About this task :: Please return the lines of the data that contain "camera".

Provided data ::
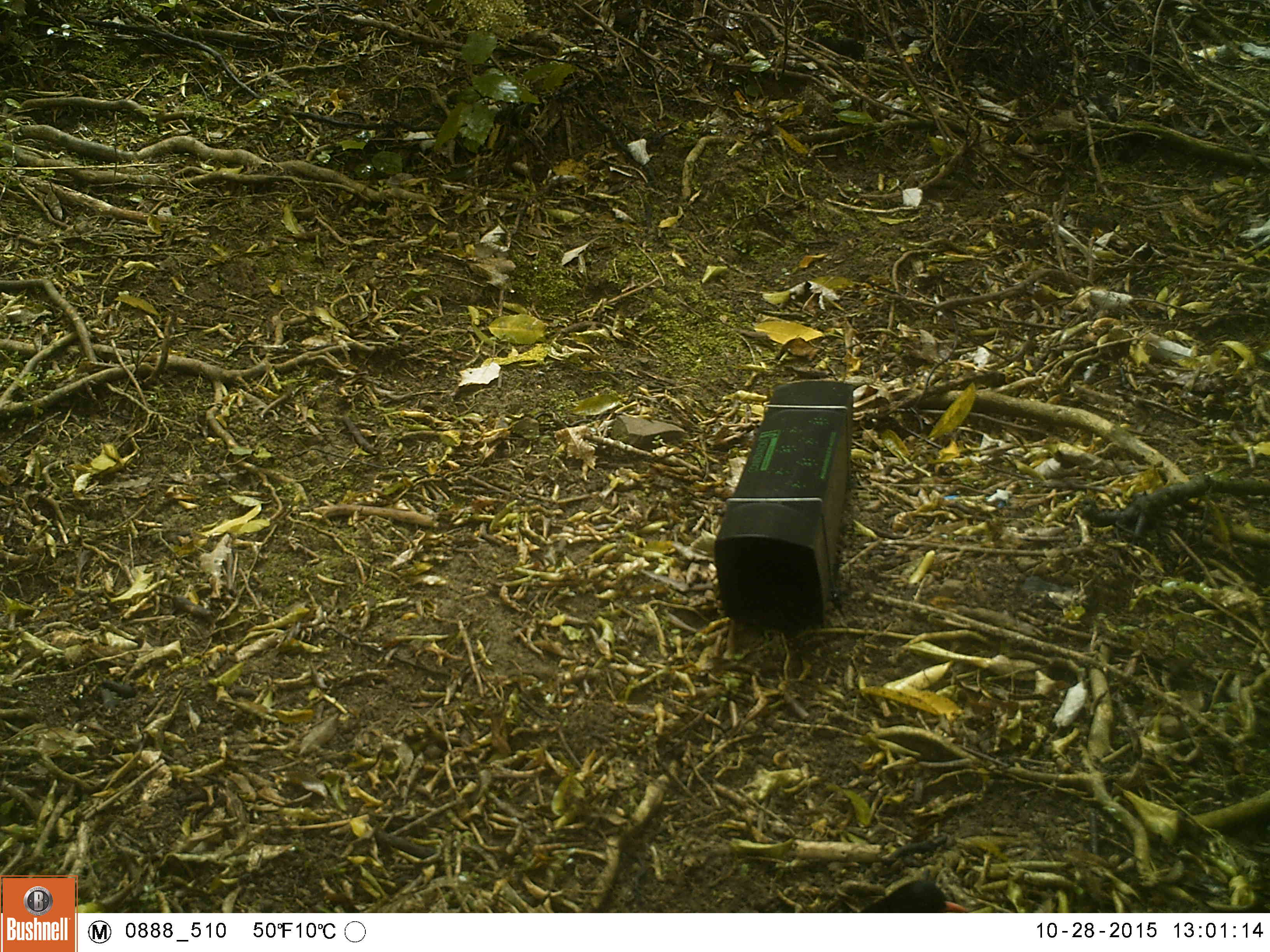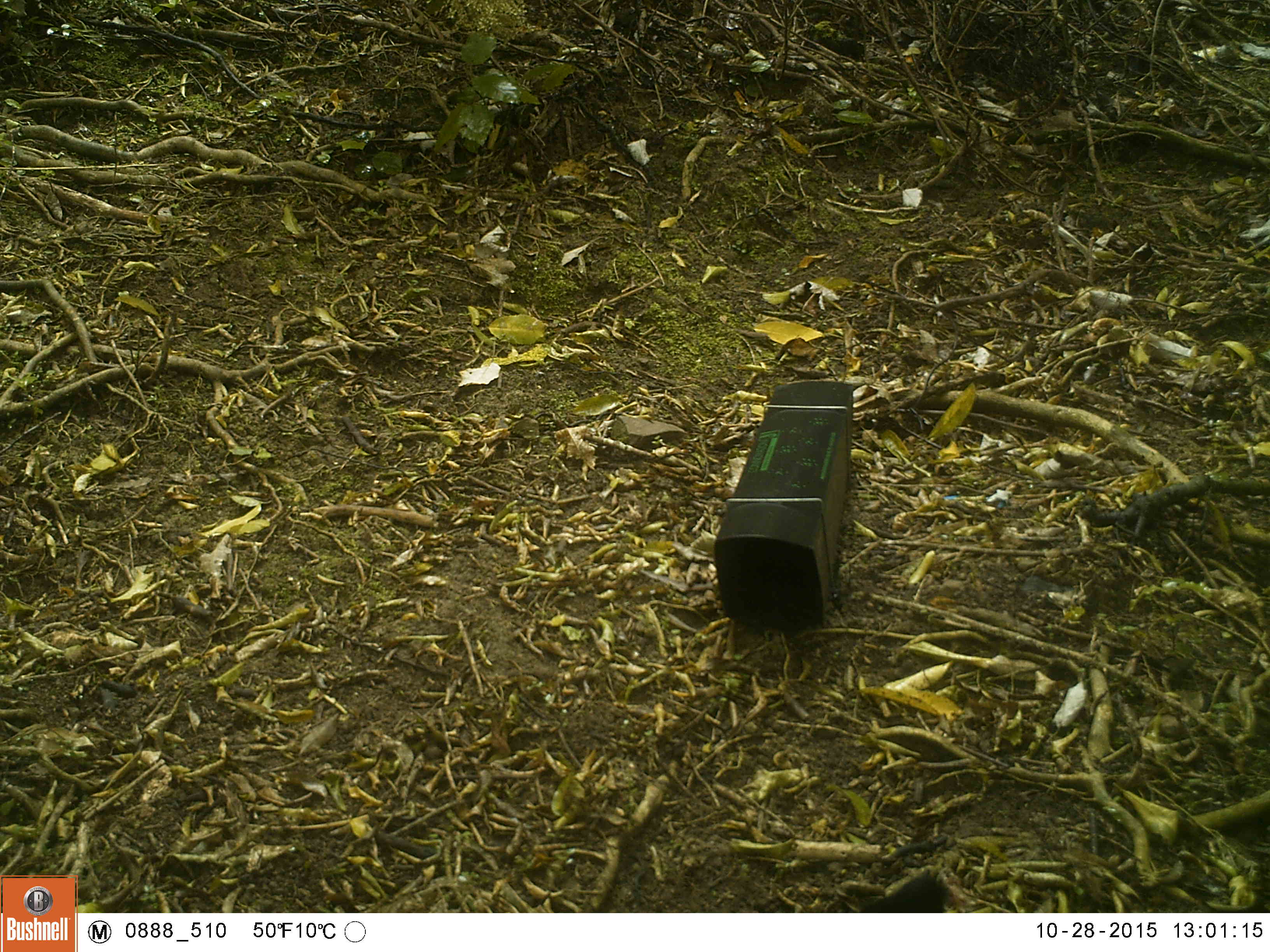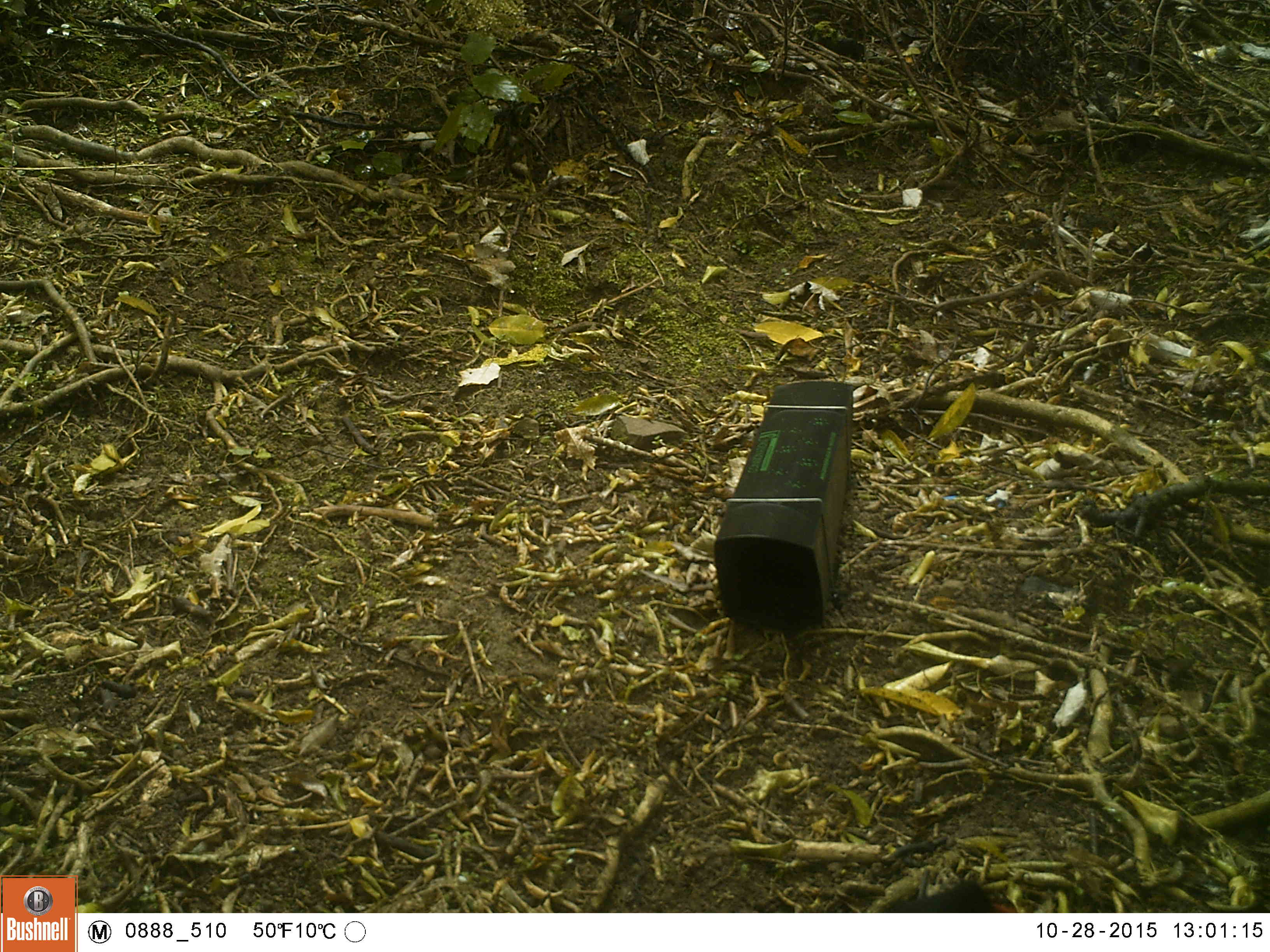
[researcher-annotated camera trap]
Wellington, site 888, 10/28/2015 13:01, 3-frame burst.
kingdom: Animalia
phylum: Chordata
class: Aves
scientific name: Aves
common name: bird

---

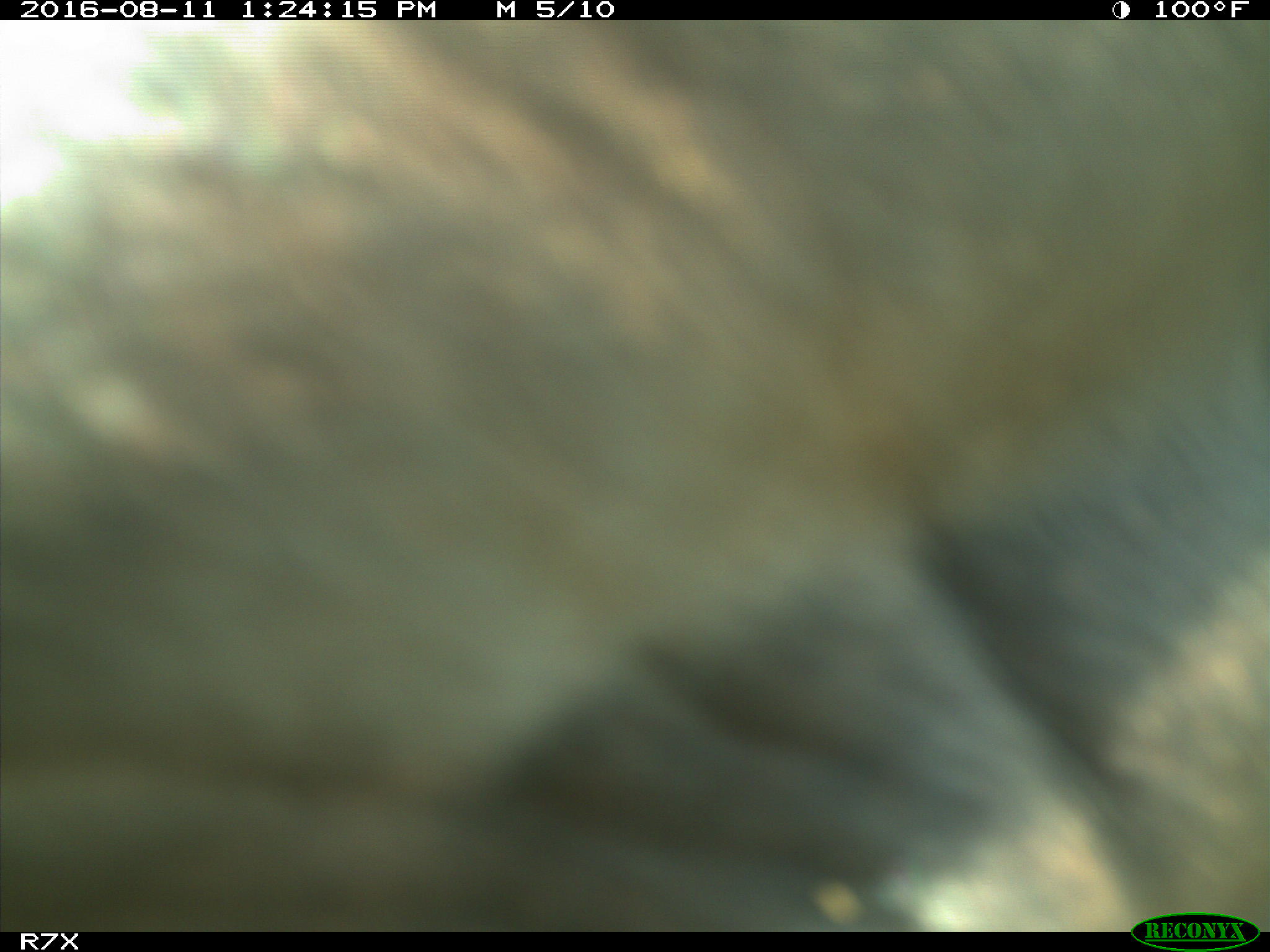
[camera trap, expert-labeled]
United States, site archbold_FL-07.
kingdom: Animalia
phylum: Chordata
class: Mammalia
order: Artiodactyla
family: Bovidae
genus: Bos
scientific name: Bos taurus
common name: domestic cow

Solution to this problem ::
[researcher-annotated camera trap]
[camera trap, expert-labeled]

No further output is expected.